▶ **Consigne**:
Écrivez la suite de l'homélie sur la parabole des dix jeunes filles, reproduite ci-dessous, en reprenant juste après sa dernière phrase.

▶ **Extrait de la page**:
►
Le 28 août 2020, le Centre spirituel jésuite de Penboc’h, nouvellement restauré, a été inauguré en présence de 150 invités. la célébration eucharistique a été l’occasion de rendre grâce pour ce qui se vit en ce lieu. L’homélie a été prononcé par le P. François Boëdec, Provincial.

 

Évangile de Saint Matthieu, 25, 1-13

Frères et sœurs, chers amis,

Visiblement, Jésus aime bien les mariages. Cela lui donne des occasions pour parler du Royaume des cieux. Comme ici, dans cette parabole, où il fonde son propos sur les pratiques et les coutumes habituelles des noces de son époque. Le marié emmenait la mariée, de la maison de son père à la sienne, mais seulement lorsque toutes les négociations étaient terminées, d’où un retard toujours possible. Et un domestique ou un proche alertait alors la famille du marié que le couple était en route. La parabole que raconte Jésus s’inscrit donc dans une réalité familière pour ses auditeurs. Pourtant, ce qu’il dit peut avoir de quoi déconcerter voire même choquer. Comment comprendre en effet cette histoire de dix filles qui sont toutes en attente d’un seul et même époux, ce qui n’est pas un modèle de fidélité ? Comment comprendre que Jésus appelle sages ces personnes qui refusent de partager leur huile ? Comment comprendre la terrible sévérité de Jésus qui ferme la porte et est ensuite sans pitié pour celles qui demandent à entrer ?  Comment concilier cela avec le cœur de l’Evangile du Christ qui est l’amour de Dieu même pour ses ennemis, et la promesse qu’il ne rejette pas celui qui vient à lui ?
◄
▶ **Données enregistrées**:
►
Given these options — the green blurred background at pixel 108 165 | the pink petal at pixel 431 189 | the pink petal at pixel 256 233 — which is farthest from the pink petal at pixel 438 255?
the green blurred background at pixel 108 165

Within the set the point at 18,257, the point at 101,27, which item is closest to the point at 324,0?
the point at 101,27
◄
▶ **Résultat**:
En fait, cette parabole des dix jeunes filles – certaines traductions parlent de la parabole des dix vierges ou des dix fiancées – est dans la suite directe du discours de Jésus dans le chapitre précédent où il parle de la fin des temps et des signes qui l’annoncent (il est question de faux prophètes, de nations en conflit, de famines, de tremblements de terre, etc…). Jésus poursuit son propos, mais il l’oriente tout autrement, partant de cette réalité toute simple qu’est la préparation des noces. Le message est clair : il s’agit de ne pas rater le seul rendez-vous important de nos vies. Et il invite ses disciples, il nous invite, à nous tenir prêts, à ne pas nous perdre en choses inutiles, et à prévoir l’essentiel. Il s’agit en effet d’être prêt lorsque l’époux reviendra. Lorsque Dieu passe dans nos vies.

Dès lors, les dix fiancées représentent des personnes qui ont déjà répondu à l’appel de Dieu. Toutes se préparent, attendent, espèrent sa présence. C’est déjà bien, et nous pouvons souvent penser que cela suffit. Mais avec cette parabole, Jésus nous montre que cela ne suffit pas.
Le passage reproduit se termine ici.